Microstructures having an internal cavity can be formed by making an assembly of two chips or two wafers or a chip-on-wafer with a spacer in-between. Such structures should have hermetically sealed cavities filled with a controlled ambient (gas composition and/or pressure).
These structures can be used for many different applications such as microaccelerometers, microgyroscopes, microtubes, vibration microsensors, micromirrors, micromechanical resonators or "resonant strain gauges", micromechanical filters, microswitches and microrelays.
Traditionally, for these applications, the ambient of the cavity is defined during the assembly of the several components by anodic, fusion or eutectic wafer bonding, wafer bonding using low temperature glasses or polymers as the brazing material and reactive sealing techniques.
A common drawback of these techniques is that they are rather limited in applicability, since device separation is difficult (the device has been made on one of the two wafers). It is also difficult to create electrical contacts. The drawbacks of three of the most common techniques are discussed herebelow.
The technique of diffusion bonding of a Si cap wafer on the device wafer requires flat Si surfaces and a high temperature process.
Wafer bonding techniques such as anodic bonding and silicon fusion bonding require a very clean environment, i.e., low particle contamination. There are applications that are not compatible with these boundary conditions of temperature and flatness. Furthermore, the technique of anodic bounding also requires flat surfaces and needs the application of a high voltage in order to achieve the bonding.

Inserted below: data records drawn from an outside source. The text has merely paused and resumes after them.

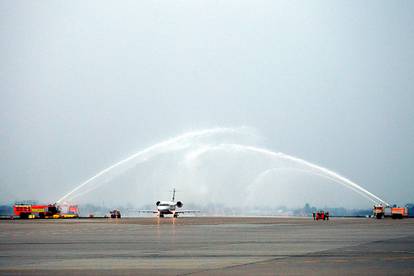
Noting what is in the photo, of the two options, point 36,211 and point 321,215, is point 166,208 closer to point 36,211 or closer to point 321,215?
point 36,211

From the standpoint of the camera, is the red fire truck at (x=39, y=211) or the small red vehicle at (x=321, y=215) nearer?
the small red vehicle at (x=321, y=215)

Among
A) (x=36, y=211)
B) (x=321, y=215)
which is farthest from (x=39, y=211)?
(x=321, y=215)

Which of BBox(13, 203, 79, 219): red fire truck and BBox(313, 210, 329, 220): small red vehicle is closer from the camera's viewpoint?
BBox(313, 210, 329, 220): small red vehicle

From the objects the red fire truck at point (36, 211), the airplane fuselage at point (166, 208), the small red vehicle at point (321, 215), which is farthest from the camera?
the airplane fuselage at point (166, 208)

Finally, the technique of gluing does not provide a real hermetic bond.
U.S. Pat. No. 5,296,408 describes a fabrication method of making a microstructure having a vacuum sealed cavity therein, including the process steps of forming an aluminum filled cavity in a body of silicon material and heating the structure such that the aluminum is absorbed into the silicon material leaving a vacuum in the cavity. In one embodiment, a cavity is etched into a silicon wafer and filled with aluminum. A silicon dioxide layer is formed over the aluminum filled cavity and the structure is heated to produce the vacuum cavity.

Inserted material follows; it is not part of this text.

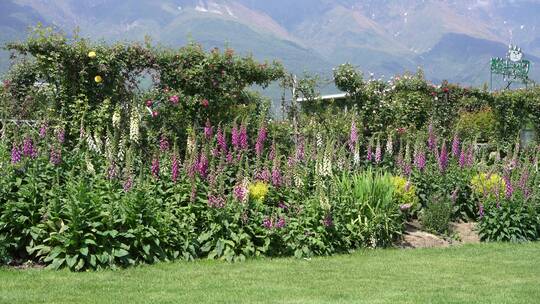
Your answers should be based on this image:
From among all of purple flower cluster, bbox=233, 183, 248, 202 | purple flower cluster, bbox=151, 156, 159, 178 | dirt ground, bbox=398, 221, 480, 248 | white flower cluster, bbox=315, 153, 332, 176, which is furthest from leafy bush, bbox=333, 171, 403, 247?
purple flower cluster, bbox=151, 156, 159, 178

The document "Fluxless flip-chip technology" by Patrice Caillat and Gerard Nicolas of LETI, published at the First International Flip-Chip Symposium, San Jose, Calif., February 1994 describes a flip-chip assembly of two chips with a solder sealing ring defining a cavity during the assembly itself. The assembly and the subsequent sealing are normally done in air or under an N.sub.2 purge. Similar conditions may exists for the other wafer bonding techniques as mentioned hereabove (except for the technique of reactive sealing).
Advantages of the Present Invention
The present invention is directed to a microstructure product and a method of fabricating a microstructure having an internal cavity. Preferably, the covity is sealed with a controlled ambient allowing a free choice of the sealing gas composition and the sealing pressure or vacuum.
The method preferably does not require special equipment to perform the fabrication of such microstructures in a vacuum or controlled inert gas ambient.
The method is suited for micro-electromechanical systems (MEMS) packaging wherein all the process steps are compatible with packaging equipment.